Disrupt
Author : Philip Berry
Stan looks right through the innocent, who stand in pools of studio-bright light where the afternoon sun reflects from countless mirrored towers. Turn up the power and they’d boil on the spot. It is the last natural warmth he feels.
Carrying nothing, he enters the subway. The signs mean nothing to him, the chatter in the hall is incomprehensible. He is in a foreign land.
There are nine lines, serving the metropolis and five adjacent, smaller cities. They are coded by colour and symbol. Some split as they leave the station, some converge as they enter. Everybody knows where they need to be and where they want to go, except Stan.
He slaps the back of his hand onto a square pad, and breathes out with relief as the barrier parts. His tissue was recognized as that of a citizen, and was found to be filled with credit.
The human flow takes him forward and right, onto the southbound Xantha line. Stan has no destination; he was told to enter, and to stay.
He alights at the Xantha line’s south-eastern extremity, near the port. He knows that arms and explosives move above him, illegal caches in unmarked containers. For the cause.
But Stan is not a man of violence. He is not even a man.
He will live here, in the tunnels, hubs and interchanges, leaking confusion into the system. With every brush of his hand, viral particles will seep along the links and cascade into the algorithms. Only the older parts, the iron-piped wires, the capacitors and binary switches will be immune. The rest will degrade as it absorbs the malignant code carried in his genes.

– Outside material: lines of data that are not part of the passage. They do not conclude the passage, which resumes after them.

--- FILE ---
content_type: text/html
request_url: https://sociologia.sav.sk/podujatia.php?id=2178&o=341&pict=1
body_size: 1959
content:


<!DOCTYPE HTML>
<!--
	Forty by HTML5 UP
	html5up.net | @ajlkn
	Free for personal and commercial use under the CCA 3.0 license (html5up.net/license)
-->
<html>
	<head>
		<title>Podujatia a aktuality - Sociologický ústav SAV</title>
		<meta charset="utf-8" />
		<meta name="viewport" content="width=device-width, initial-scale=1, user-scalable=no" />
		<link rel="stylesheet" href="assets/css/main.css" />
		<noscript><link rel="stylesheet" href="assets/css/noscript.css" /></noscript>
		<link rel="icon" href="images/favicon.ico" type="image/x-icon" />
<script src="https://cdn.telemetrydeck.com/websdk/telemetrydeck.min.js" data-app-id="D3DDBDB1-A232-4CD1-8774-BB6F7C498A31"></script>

He glimpses white, ceramic tiles under fluid boards, placed and grouted four hundred years ago by men with black lungs and teeth worn to the gum by grit thrown up by monstrous friction drills. They, too, lived half their lives underground.
As he passes a wall alive with routes, delays, diversions and times, Stan notices that a symbol carries a shadow. He stops. The symbol flickers and breaks down, then resumes its solid, dependable form. The shadow has gone. Stan’s small smile is just as transient.
His controller was honest. Stan was warned that the transfer of information would gradually reduce him. But Stan is not bothered. Already, they ignore him, these commuters, the city’s busy, focused, justified inhabitants. It will be no different when he becomes translucent. He will steal food from counters with ethereal hands, slip wallets from the pockets of the unsuspecting, sleep unseen in hot corners, and give himself to the cause… until the threshold of confusion is reached and the city’s hidden heart and all its arteries are paralysed.